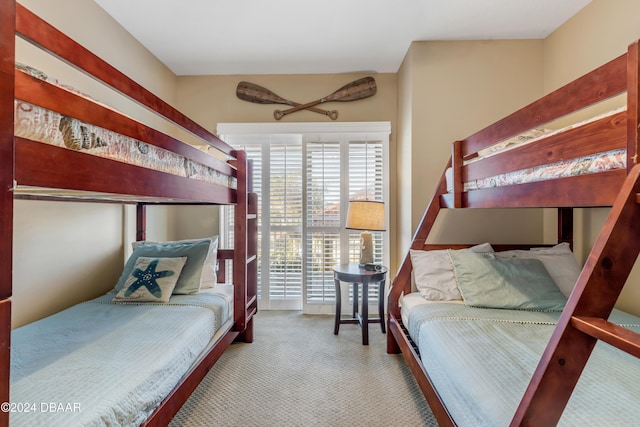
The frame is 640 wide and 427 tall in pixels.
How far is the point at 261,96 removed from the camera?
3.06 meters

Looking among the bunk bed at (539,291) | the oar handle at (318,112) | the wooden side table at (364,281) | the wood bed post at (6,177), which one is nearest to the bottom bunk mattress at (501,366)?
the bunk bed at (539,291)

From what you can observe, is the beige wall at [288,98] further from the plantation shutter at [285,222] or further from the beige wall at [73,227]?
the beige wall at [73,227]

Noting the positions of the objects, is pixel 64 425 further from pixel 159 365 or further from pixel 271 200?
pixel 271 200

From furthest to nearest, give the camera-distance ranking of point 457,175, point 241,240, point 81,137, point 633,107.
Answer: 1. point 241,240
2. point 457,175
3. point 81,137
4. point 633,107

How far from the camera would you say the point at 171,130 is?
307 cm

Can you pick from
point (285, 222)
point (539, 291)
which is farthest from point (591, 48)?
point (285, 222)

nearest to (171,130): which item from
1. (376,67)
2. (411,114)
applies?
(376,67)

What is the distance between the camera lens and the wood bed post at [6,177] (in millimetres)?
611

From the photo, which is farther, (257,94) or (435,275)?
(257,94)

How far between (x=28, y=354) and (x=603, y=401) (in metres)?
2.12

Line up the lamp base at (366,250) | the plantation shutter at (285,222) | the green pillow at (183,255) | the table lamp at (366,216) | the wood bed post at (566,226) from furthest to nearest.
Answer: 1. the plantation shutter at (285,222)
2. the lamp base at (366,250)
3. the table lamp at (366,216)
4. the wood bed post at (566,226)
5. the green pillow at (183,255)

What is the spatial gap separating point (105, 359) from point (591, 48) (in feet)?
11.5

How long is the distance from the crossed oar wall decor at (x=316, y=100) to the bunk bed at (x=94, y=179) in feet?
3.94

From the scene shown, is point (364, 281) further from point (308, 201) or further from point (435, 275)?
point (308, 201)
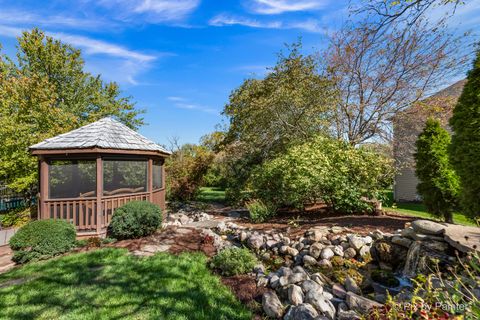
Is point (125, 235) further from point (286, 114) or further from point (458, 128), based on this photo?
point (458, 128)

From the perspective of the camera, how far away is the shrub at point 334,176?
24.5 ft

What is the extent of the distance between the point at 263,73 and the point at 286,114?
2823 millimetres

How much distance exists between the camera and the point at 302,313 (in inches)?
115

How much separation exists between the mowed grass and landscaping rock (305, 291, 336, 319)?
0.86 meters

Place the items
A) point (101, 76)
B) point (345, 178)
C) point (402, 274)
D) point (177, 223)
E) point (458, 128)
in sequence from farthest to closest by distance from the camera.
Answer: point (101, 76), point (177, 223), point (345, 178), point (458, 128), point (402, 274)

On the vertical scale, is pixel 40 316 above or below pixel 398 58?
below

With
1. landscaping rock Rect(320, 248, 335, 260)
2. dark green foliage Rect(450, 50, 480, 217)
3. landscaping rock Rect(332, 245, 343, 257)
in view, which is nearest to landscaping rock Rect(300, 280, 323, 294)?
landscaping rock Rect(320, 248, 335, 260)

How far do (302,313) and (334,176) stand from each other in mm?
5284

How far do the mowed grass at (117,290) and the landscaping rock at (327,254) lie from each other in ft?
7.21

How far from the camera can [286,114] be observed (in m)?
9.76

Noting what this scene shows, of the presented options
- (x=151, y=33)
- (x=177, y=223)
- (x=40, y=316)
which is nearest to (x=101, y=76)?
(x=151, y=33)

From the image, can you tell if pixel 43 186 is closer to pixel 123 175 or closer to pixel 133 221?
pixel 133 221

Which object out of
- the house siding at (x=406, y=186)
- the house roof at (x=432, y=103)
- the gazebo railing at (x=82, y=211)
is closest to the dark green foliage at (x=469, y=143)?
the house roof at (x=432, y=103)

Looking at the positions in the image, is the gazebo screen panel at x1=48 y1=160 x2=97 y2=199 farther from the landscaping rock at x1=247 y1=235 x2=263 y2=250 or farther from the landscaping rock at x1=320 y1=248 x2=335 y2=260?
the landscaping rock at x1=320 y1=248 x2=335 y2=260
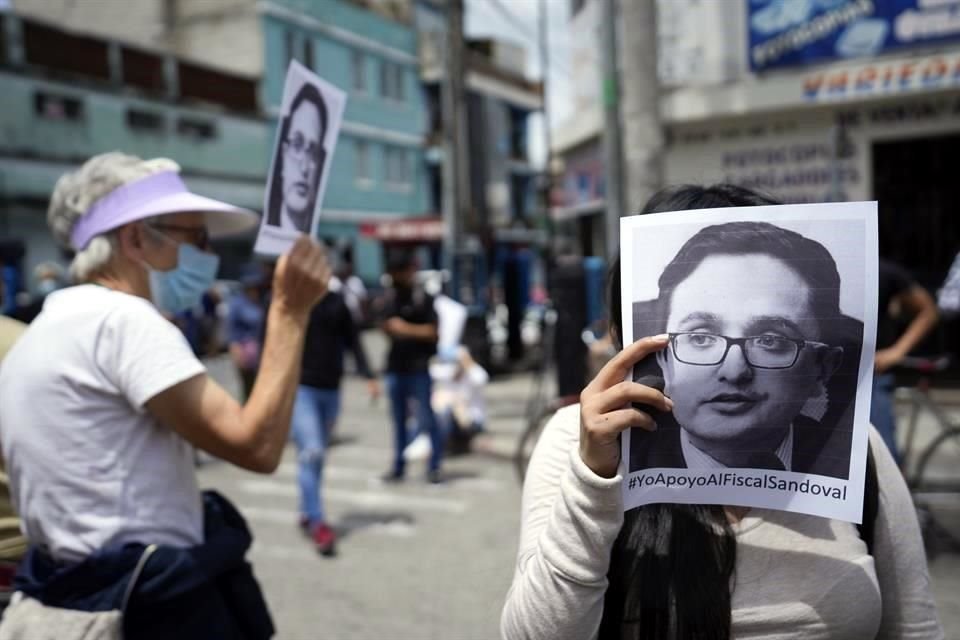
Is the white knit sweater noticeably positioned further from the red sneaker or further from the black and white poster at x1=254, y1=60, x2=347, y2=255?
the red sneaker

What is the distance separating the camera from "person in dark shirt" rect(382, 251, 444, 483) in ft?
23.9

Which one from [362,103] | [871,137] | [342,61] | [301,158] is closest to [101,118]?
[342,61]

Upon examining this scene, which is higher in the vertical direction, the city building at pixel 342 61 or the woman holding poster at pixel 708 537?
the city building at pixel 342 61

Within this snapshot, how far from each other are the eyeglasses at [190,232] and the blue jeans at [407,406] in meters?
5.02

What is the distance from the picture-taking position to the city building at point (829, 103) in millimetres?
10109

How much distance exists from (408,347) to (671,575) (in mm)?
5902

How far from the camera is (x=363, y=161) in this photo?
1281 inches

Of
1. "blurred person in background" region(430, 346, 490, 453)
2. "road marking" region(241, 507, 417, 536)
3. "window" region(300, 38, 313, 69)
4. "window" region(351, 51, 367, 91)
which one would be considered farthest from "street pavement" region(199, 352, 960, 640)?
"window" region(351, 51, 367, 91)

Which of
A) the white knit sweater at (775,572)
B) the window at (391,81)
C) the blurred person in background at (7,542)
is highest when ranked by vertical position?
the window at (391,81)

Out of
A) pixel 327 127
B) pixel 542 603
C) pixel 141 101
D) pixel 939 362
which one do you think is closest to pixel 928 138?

Task to carry out
Present the entry lines above as a Markdown table with the columns "Row" and "Line". Cover only the lines from the one with "From the scene" to the one with "Answer: point (101, 76), point", both included, and leave out blank lines and the pictures.

Task answer
| Row | Line |
|---|---|
| 1 | From the scene shown, is point (364, 281) further from point (308, 201) or further from point (435, 275)? |
| 2 | point (308, 201) |
| 3 | Is point (125, 235) further from point (286, 114) or further from point (458, 128), based on this photo? |
| 4 | point (458, 128) |
| 5 | From the perspective of the camera, how far away is the shrub at point 334,176? |
| 6 | 24.5 ft |
| 7 | What is the extent of the distance between the point at 263,73 and the point at 286,114? |
| 8 | 2823 millimetres |
| 9 | How much distance exists between the camera and the point at 302,313 (in inches)? |
| 10 | 115 |
| 11 | How much separation exists between the mowed grass and landscaping rock (305, 291, 336, 319)? |
| 12 | 0.86 meters |
| 13 | Place the items |
| 14 | A) point (101, 76) |
| 15 | B) point (345, 178) |
| 16 | C) point (402, 274) |
| 17 | D) point (177, 223) |
| 18 | E) point (458, 128) |
| 19 | in sequence from farthest to closest by distance from the camera. |
| 20 | Answer: point (101, 76), point (177, 223), point (345, 178), point (458, 128), point (402, 274) |